***** Article *****
They were beautiful and electric. Checkered patches of canary yellow and royal blue. Patriotic reds, blues and whites. An inflatable replica of the pilgrims’ ship on one, a bright mixture of Santa Fe colors on another. All on a thin material inflated by propane-heated air and tethered to a wicker-like basket. A basket we were supposed to ride in.

We were promised a ride on Friday morning. That’s why we set our alarms for 4 a.m. (and crawled out of bed around 4:45 a.m.) Unfortunately, some bastardly mesoscale convective system near Hillsboro somehow threatened to detonate the 50-pound propane bomb to which we’d be attached, so Debby Standefer, marketing director of this weekend’s D/FW Summer Balloon Classic that wraps up today, said that taking flight was “not a good idea.” (Which did not stop us from procuring this slide show.)

Besides members of the media, about 50 people congregated under the big white tent at Mid-Way Airport in Midlothian before the sun showed itself Friday. Some wore camouflaged uniforms; others wore airbrushed, balloon-themed T-shirts, but most wore some sort of advertising. Yes, the corporate balloons were there with their corporate pilots, in their corporate uniforms (ReMax, Mayflower, Curves, Texas Propane Gas Association), but the amateurs were shilling too. They publicized their own balloon teams on embroidered hats, stenciled shirts and trading cards. (Instead of stats, the cards' backsides featured “Old Balloonists Proverbs,” some biographical info and the “Balloonists Prayer.”

But only the corporate rides soared.

“There’s an old saying that goes, ‘I’d rather be on the ground wishing I was in the air than in the air wishing I was on the ground,’” Steve Lombardi, ReMax’s aviation director, told Unfair Park. “There are days that you got to fly, especially when you do it commercially, like I do. You’ve got to get that logo up for your sponsor and get it in front of the crowd. If I was doing it just as a sport balloonist, I wouldn’t really be doing it.”

True to his word, Lombardi inflated the 42,000 cubic foot ReMax balloon (that’s 42,000 soccer balls) and waved the company’s flag. During set up, we got a sneak at balloonist humor, when a ReMax crew member told a Curves crew member, “We can probably keep it up longer,” to which the Curve pilot responded, “I don’t want to know about your personal life.” That was by far the best joke we heard. Seriously.

But they weren’t in Waxahachie for stand-up comedy. They were there to do some ballooning.

None more so than four-time national ballooning champ, Joe Heartsill. “When you’re in a race with him,” says Tim Durham, “everybody’s looking for second place.” When asked about the qualities that make Heartsill such an intimidating pilot, Durham quickly turned the tables: “What makes Tiger Woods so good?”
***** Information given *****
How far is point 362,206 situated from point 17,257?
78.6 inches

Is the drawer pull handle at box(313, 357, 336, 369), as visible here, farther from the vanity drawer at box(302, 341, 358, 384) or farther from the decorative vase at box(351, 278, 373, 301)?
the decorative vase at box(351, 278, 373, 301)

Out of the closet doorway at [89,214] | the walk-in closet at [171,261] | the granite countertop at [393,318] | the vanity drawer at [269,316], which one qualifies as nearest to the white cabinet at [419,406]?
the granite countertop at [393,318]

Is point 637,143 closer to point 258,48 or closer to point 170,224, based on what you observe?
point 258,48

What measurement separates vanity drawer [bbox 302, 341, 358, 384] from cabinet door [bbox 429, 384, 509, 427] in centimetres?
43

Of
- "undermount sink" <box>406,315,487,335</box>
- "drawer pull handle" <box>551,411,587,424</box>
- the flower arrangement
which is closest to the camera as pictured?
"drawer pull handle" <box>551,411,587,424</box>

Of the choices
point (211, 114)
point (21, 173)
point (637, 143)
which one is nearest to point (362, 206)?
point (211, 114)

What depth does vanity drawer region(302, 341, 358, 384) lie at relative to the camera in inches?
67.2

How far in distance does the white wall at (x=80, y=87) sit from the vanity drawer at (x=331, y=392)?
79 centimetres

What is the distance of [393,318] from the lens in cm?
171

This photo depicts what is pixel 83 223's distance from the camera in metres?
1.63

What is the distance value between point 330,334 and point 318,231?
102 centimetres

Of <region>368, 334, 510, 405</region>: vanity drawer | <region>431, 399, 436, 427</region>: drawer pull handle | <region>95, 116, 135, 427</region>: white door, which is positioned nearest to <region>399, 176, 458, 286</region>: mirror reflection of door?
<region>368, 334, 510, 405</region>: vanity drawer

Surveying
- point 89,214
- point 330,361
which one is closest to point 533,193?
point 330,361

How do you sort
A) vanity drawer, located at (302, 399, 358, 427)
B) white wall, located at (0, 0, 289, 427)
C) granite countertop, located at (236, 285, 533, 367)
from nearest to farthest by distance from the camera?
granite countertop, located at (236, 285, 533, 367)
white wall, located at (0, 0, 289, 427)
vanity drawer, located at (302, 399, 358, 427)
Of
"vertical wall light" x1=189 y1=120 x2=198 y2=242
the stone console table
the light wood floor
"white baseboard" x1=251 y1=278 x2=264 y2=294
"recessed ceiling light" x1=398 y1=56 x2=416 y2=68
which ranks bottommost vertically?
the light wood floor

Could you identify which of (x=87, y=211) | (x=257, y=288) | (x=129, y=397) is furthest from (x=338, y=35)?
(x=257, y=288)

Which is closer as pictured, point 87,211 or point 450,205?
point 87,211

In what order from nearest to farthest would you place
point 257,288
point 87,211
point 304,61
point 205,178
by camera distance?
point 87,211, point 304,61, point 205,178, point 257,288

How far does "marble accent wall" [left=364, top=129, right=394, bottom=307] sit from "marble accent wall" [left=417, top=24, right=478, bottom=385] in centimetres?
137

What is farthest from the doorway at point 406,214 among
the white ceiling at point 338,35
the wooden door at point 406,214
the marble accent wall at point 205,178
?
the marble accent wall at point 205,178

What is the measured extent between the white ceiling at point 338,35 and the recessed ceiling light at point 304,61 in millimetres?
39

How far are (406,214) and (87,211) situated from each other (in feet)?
*****
Write the next part of the article about the D/FW Summer Balloon Classic, starting after its last sentence.

(Written response):
Actually, we were in the midst of some pretty exclusive ballooning company. Earlier this year at the Houston festival, Durham won the race and earned a place in this year’s National Championship being held in Anderson, S.C. He’s the odds-on favorite to take home this year’s “Rookie of the Year” award. (Durham happens to be a white-mustachioed, retired airline pilot.) Not only that, but Sam Edwards (who offered to cook breakfast for everyone back at the hotel), the oldest living pilot in Texas at 73, was on the grounds.

But thanks to some thermals and gusty conditions, that’s where these pilots’ baskets remained: grounded. “If there’s buzzards flyin’, that means I won’t be,” Durham said. “They ride the thermals so they don’t have to flap their wings.”

Thermals send balloons sailing into the stratosphere, but if you let out too much hot air to lower the balloon there’s a chance you could come off the thermal. If that happens, the pilot may not be able to reheat the balloon in time. Instead, the basket simply falls, falls, falls, splat.

That’s why only one sport balloon took flight Friday. Instead, they sat around and gossiped with old friends about anything balloon-related. The Edwards’ 13-year-old grandson recently inflated, flew and landed a balloon all by his lonesome. His grandparents beamed. There was some gentle boasting, and a little one-upmanship -- Durham talked of taking two Russian cosmonauts up in his basket, to which Edwards countered, “All I’ve got are astronauts.”

And there were more jokes: “I’ve got a bag balloon. It stays in the bag most of the time.” Some spoke of how to write-off the whole ballooning experience (just get the cheapest ad in the Yellow Pages).

Others just wanted to be up there, where there’s no noise and no wind (you’re floating with the wind so you can’t feel the wind), and everything’s just so, so … nice.

“Airplanes are made for going places,” says Lombardi, “and balloons are made for just getting away.”

Yes, for now everything is chummy at the Summer Balloon Classic. But as the young gun, Durham, looks to knock the king, Heartsill, off his throne, who’s to say how bloody, how violent, how vicious … oh, I can’t do. Everyone will be nice. Everyone will be safe. Just go see the pretty balloons before they float away tonight. --Spencer Campbell (and Merritt Martin)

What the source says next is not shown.